Das Elektroauto und die Rückkehr des Bergbaus

Wir unterbrechen unsere B-Serie (Boeing – Bahn – Bangladesch) und beginnen nun mit der A-Serie: A wie Auto.

Also gleich. Denn bei Boeing hat am 13. September der Streik begonnen. Fast 33 000 Arbeiter beteiligen sich. Die neu eingestellten begehen bewusst keinen Streikbruch, sondern suchen sich Nebenjobs oder versuchen so über die Runden zu kommen. Eine Arbeiterin sagt: »Das ist die stärkste Solidarität, die ich je gesehen habe.«

Und BMW ruft gerade 1,5 Millionen Autos wegen fehlerhafter Bremsen zurück. Das Bremssystem kommt vom Zulieferer Continental. Dass es keine mechanische Verbindung zwischen Bremspedal und Radbremse mehr gibt, sondern alles nur noch von Elektronik und Software erledigt wird, spielt dabei auch eine Rolle. BMW hat mehr Produktionsschritte ausgelagert als andere – entsprechend viele Rückrufe gibt es: vor einem Monat 1,4 Millionen Autos wegen defekter Airbags, eine Woche später 720 000 Wagen wegen Kurzschlussgefahr einer fehlerhaften Dichtung an einer Wasserpumpe, dann die Tochter Mini 150 000 E-Autos wegen der Batterie, die Feuer fangen könnte.
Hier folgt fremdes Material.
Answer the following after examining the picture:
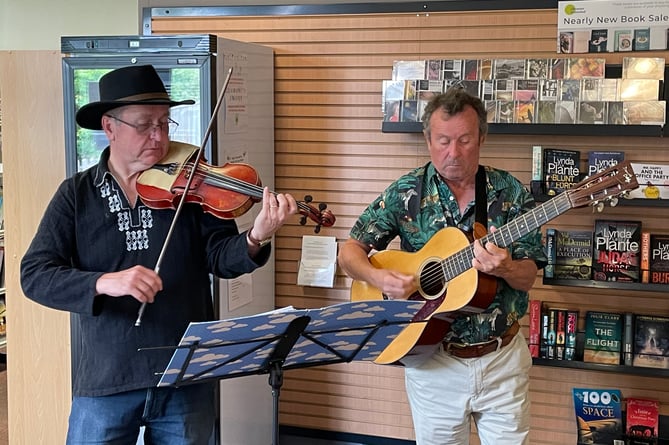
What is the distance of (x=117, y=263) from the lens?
204 centimetres

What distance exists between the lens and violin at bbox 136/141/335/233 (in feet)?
6.77

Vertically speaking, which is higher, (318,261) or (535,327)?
(318,261)

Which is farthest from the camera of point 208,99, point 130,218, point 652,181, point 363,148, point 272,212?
point 363,148

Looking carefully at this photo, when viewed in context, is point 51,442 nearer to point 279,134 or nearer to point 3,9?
point 279,134

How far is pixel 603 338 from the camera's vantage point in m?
Result: 3.25

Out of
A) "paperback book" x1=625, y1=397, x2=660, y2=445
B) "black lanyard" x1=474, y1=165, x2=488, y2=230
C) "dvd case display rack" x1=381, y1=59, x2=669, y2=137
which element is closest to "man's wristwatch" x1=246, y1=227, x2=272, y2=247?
"black lanyard" x1=474, y1=165, x2=488, y2=230

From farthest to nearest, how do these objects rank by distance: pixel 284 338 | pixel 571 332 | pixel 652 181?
pixel 571 332
pixel 652 181
pixel 284 338

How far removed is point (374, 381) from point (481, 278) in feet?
5.26

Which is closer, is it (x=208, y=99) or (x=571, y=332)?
(x=208, y=99)

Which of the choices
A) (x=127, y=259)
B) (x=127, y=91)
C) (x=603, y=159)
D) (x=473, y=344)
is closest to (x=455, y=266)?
(x=473, y=344)

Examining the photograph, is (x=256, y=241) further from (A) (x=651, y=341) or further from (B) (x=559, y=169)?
(A) (x=651, y=341)

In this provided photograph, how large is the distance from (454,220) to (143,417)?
1060 mm

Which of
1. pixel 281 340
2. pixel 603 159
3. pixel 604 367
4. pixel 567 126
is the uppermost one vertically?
pixel 567 126

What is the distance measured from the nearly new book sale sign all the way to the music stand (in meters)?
1.79
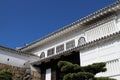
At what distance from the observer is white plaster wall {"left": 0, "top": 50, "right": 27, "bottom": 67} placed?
16219 millimetres

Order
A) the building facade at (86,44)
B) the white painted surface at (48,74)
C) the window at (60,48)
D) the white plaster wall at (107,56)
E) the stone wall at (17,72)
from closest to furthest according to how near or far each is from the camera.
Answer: the white plaster wall at (107,56) → the building facade at (86,44) → the stone wall at (17,72) → the white painted surface at (48,74) → the window at (60,48)

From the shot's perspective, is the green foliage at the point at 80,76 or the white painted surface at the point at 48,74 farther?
the white painted surface at the point at 48,74

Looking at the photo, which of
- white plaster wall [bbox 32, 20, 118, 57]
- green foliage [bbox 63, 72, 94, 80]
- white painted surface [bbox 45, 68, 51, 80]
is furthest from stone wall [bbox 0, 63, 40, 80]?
green foliage [bbox 63, 72, 94, 80]

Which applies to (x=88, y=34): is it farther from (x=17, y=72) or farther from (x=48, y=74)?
(x=17, y=72)

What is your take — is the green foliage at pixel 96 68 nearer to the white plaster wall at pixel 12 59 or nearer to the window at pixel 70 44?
the window at pixel 70 44

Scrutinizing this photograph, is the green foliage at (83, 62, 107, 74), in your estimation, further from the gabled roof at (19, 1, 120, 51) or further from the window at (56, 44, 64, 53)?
the window at (56, 44, 64, 53)

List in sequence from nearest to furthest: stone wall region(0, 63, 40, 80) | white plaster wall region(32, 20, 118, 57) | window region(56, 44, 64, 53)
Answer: white plaster wall region(32, 20, 118, 57) < stone wall region(0, 63, 40, 80) < window region(56, 44, 64, 53)

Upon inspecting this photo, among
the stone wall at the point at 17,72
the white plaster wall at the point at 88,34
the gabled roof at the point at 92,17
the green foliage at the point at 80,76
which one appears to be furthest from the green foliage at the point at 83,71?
the stone wall at the point at 17,72

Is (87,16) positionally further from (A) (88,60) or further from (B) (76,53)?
(A) (88,60)

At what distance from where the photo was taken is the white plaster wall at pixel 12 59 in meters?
16.2

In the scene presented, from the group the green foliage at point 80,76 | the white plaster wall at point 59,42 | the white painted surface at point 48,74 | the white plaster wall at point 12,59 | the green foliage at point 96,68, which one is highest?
the white plaster wall at point 59,42

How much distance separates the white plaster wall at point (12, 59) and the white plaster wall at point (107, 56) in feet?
19.6

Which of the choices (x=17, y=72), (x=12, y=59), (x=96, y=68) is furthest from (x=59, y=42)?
(x=96, y=68)

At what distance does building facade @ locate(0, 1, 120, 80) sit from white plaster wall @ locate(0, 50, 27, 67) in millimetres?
797
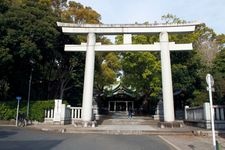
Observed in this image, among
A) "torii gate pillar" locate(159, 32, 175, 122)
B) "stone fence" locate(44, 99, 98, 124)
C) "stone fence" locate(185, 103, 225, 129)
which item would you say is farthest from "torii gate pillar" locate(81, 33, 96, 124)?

BMW muss viel Geld in die »Qualitätssicherung« stecken, um die Lieferanten besser zu überwachen.

Wie wir anhand von Boeing gesehen haben, fällt den Multis ihre jahrzehntelange Auslagerei auf die Füße: weder die industriellen Kapazitäten noch das Arbeiterwissen reichen für den geregelten Betrieb und noch weniger für die »grüne Transformation«. Dass auch die Masseneinkommen nicht mehr reichten, wollte vor allem die deutsche Autoindustrie mit ihrer »Luxus-« und »Chinastrategie« umgehen: die Massenfertigung von günstigeren Kleinwagen wurde nach der Krise 2008 abgelöst von immer dickeren und teureren SUVs für die (chinesische) Oberklasse. Der Anteil der SUVs bei den Verkäufen von Elektroautos ist sogar noch höher als bei Verbrennern. Aber nun kaufen die Chinesen lieber andere Autos. Gleichzeitig werden insgesamt immer weniger Autos verkauft – die Auslastung europäischer Fabriken kommt nicht mehr auf das Niveau von 2019. Die Luxusstrategie ist gegen die Wand gefahren.

Insgesamt sinkt die Industrieproduktion in Deutschland spürbar – viele kleinere Betriebe machen dicht, große Zulieferer entlassen noch mehr Leute, als sie ohnehin bereits angekündigt hatten. Thyssenkrupp und BASF bauen Anlagen ab, Volkswagen kündigt die Beschäftigungssicherungsverträge und droht ganze Standorte zu schließen. Im Kern geht es um den Abbau gut bezahlter Jobs gewerkschaftlich organisierter ArbeiterInnen (die IG Metall ist die größte Industriegewerkschaft der Welt).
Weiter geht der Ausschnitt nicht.